» **Passage given**
****************

Strengths: This paper has two particularly notable contributions (neither being the technique, which is very similar to that of prior work). First, the paper scales up the human preference learning both in terms of underlying model size as well as data collection. As a result, the system they build is extremely strong: it performs admirably well in comparisons against human references on both reddit and CNN/DM. The conclusions are therefore probably substantially different from those of other work in this vein, including the prior Ziegler work, and are notable as a result. Second, the dataset produced is likely to be of significant utility to other summarization researchers interested in human judgments on this task (which should be many of them :) ). The authors have collected a lot of data, although it was actually difficult for me to determine the total number of judgments -- do I have to sum the last column of Table 10 in the appendix? It seems like this is at least 64k given Figure 6. Empirically this paper holds itself to an extremely high standard. The website showing non-cherry-picked examples is great and was very fun to play with and informative. The human evaluation is done carefully. The appendices are good evidence of this. The authors have put substantial thought into how to train annotators and prompt them to do the task. The comparison between researcher agreement rates and labeler agreement rates is also useful for calibrating the quality of the labeling. Overall, the authors have extensively shown that their model works very well, and it is likely to set a new standard for this task.

Weaknesses: This paper essentially presents nothing "novel." The authors freely admit that they have taken the approach of Ziegler et al., made minor modifications, and scaled it up. However, given the significance of the empirical results and the additional data collection effort, I do not think this is a dealbreaker for NeurIPS. Unfortunately, the paper's system is also unattainable to many researchers. Optimizing their 6.7B model against human preferences took 320 GPU days, and this was an incremental process so presumably was done many times throughout development. However, this is simply a fact of life in pre-training research in 2020. Most critically, the paper doesn't really have too much comparison to techniques from other work. The paper's baselines are worthy: they use a supervised baseline and a T5-fine-tuned model. However, given the massive amounts of work in the summarization/pre-training space (particularly PEGASUS), it would've been nice to see more empirical comparison with other techniques and understand how these stack up in absolute terms. At the very least, the authors should add some discussion about relevant prior work in summarization beyond reward learning from human judgments: what other techniques promise to improve factors like coverage?

****************

» **Supplied entries**
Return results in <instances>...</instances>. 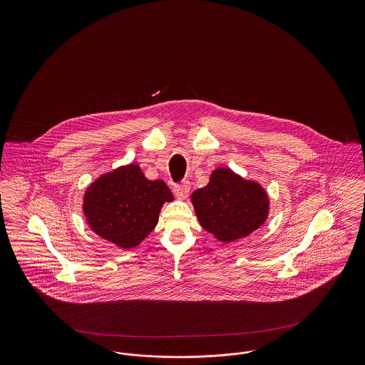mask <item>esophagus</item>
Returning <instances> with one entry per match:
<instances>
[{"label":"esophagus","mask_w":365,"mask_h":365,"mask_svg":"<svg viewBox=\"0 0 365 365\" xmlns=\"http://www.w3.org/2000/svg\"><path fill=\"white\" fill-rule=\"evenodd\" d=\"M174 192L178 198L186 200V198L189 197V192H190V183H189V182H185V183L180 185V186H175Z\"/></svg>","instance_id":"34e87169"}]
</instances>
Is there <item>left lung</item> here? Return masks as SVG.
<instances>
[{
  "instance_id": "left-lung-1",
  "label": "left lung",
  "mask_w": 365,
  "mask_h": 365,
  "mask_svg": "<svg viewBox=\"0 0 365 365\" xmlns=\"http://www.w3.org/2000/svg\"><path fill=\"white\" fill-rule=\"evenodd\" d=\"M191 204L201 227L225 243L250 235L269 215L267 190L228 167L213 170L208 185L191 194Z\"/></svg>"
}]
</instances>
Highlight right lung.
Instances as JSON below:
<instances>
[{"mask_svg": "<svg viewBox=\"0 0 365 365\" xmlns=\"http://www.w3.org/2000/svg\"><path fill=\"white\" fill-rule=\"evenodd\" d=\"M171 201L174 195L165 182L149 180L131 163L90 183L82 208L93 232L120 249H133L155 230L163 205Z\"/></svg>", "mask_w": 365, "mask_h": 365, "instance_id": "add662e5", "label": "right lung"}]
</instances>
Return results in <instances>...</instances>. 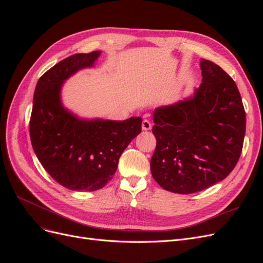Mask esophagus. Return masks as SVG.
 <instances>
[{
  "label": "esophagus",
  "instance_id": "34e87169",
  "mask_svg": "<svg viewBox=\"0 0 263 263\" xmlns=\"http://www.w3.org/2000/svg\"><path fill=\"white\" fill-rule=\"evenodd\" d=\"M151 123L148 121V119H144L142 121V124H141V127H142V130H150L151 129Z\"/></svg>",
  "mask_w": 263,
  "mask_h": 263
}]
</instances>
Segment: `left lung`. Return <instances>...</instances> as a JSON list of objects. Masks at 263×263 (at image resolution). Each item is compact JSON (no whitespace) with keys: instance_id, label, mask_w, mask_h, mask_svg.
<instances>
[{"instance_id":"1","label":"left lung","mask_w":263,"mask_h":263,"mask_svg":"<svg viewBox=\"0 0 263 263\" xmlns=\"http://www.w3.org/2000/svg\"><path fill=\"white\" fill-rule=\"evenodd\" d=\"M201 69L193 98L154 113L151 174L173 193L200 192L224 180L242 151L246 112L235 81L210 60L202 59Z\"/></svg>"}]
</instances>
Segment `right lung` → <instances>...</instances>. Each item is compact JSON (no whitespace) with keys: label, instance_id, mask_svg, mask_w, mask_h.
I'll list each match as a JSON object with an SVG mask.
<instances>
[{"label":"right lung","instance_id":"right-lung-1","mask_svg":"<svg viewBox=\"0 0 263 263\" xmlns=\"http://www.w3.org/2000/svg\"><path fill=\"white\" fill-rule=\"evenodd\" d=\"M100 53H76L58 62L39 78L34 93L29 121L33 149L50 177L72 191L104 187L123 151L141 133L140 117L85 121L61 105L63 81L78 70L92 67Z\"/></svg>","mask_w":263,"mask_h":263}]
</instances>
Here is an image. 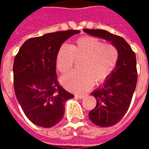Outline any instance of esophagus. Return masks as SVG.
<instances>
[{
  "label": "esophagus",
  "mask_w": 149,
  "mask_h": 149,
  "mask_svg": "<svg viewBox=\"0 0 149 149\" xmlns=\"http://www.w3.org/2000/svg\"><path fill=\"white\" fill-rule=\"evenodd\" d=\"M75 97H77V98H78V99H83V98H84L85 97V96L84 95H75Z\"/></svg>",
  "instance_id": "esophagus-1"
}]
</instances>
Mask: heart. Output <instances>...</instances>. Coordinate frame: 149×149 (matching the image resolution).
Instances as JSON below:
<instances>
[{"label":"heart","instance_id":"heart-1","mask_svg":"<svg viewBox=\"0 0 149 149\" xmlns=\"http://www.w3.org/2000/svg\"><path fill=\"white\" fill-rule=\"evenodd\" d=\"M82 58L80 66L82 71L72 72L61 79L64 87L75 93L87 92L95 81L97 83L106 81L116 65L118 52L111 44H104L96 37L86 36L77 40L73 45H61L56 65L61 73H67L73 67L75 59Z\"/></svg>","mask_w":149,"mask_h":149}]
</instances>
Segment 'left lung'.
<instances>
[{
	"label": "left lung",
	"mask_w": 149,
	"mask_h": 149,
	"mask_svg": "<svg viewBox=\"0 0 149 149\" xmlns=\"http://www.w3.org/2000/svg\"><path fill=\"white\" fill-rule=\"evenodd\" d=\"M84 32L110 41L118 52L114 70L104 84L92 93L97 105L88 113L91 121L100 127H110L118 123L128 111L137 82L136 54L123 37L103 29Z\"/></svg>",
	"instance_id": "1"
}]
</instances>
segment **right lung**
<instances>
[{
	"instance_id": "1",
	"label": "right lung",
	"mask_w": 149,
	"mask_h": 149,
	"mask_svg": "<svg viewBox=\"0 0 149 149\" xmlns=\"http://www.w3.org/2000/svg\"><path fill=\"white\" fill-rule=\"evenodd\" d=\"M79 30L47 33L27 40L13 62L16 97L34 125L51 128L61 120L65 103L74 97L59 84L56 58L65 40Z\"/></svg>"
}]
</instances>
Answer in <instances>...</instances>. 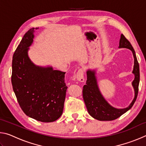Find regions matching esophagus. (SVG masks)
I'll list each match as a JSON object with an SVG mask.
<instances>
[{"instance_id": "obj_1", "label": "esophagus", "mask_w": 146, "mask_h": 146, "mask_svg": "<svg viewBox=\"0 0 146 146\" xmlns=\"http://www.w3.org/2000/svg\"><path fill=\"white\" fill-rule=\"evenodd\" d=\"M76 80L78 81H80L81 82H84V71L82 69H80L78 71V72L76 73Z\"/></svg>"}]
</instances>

****************

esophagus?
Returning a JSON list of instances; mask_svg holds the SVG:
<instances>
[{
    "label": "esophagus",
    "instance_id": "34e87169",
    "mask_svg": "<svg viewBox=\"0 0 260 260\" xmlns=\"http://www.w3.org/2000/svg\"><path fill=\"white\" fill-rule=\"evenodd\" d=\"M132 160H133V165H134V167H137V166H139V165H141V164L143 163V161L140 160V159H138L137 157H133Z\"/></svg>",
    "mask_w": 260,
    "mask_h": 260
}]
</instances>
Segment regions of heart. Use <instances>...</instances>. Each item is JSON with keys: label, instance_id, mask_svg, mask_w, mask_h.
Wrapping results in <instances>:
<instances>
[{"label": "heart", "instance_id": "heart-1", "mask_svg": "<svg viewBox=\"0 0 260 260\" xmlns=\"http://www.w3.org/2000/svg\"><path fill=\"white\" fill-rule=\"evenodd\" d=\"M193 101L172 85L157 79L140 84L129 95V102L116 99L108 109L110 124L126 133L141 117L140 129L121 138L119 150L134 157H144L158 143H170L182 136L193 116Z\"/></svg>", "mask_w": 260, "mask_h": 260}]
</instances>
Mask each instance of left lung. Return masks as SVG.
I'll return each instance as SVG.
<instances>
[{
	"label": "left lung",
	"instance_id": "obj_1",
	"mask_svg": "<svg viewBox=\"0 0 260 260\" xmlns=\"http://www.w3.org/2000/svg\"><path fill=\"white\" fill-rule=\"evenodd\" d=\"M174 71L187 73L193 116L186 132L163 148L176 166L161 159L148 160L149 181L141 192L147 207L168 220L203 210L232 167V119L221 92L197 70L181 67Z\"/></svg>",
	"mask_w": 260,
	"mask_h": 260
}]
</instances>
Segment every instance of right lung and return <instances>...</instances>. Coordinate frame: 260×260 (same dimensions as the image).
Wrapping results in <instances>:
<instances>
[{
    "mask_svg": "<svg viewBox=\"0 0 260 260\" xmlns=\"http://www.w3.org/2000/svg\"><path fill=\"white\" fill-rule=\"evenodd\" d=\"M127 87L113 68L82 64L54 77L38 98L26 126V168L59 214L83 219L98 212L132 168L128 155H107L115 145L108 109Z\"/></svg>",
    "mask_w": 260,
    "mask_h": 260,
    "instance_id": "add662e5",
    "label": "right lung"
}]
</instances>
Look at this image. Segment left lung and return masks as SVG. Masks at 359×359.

****************

» **Challenge 1**
In the paper review, how many GPU days did it take to optimize the 6.7B model against human preferences?
» **Challenge 2**
Resume the paper review, picking up right after its final sentence.

» **Final result 1**
320 GPU days.

» **Final result 2**
Correctness: This work is very carefully done from an empirical standpoint. I am convinced by the paper's claims.

Clarity: Except for my inability to determine exactly how many judgments were collected, the paper was mostly clear. It's pretty easy to read as many of the details are delegated to the appendix; this does lead to lots of cross-references but makes the main text clear to follow.

Relation to Prior Work: Generally yes; as discussed above, some more empirical comparisons could be nice to see. But I appreciate that the authors are up front about the non-novelty of their approach.

Reproducibility: Yes

Additional Feedback: ============== Post-response: Thanks for the response. My assessment of the paper is unchanged, though I have upgraded my confidence in the score.

Review 3

Summary and Contributions: This paper presents a summarization model by fine-tuning large pre-trained models based on rewards learned from pairwise human preference. The trained summarizer is able to produce summaries preferred by human over references (which are also written by human).

Strengths: + The framework shows that neural models can pick up human reference in terms of summary quality (which could be hard to be quantified, e.g. compared to lengths).

Weaknesses: - The fine-tuning process takes long time to finish. The cross-domain experiments on news show that in-domain tuning is still necessary. - Importantly, as the authors notice, the reward functions can pick up minor details, which means it can be sensitive to the change of summaries, which can be about content or grammar. Given that the reward function is key for model training, it is thus necessary to give more analysis on how the quality and diversity of the training pairs would affect reward function learning.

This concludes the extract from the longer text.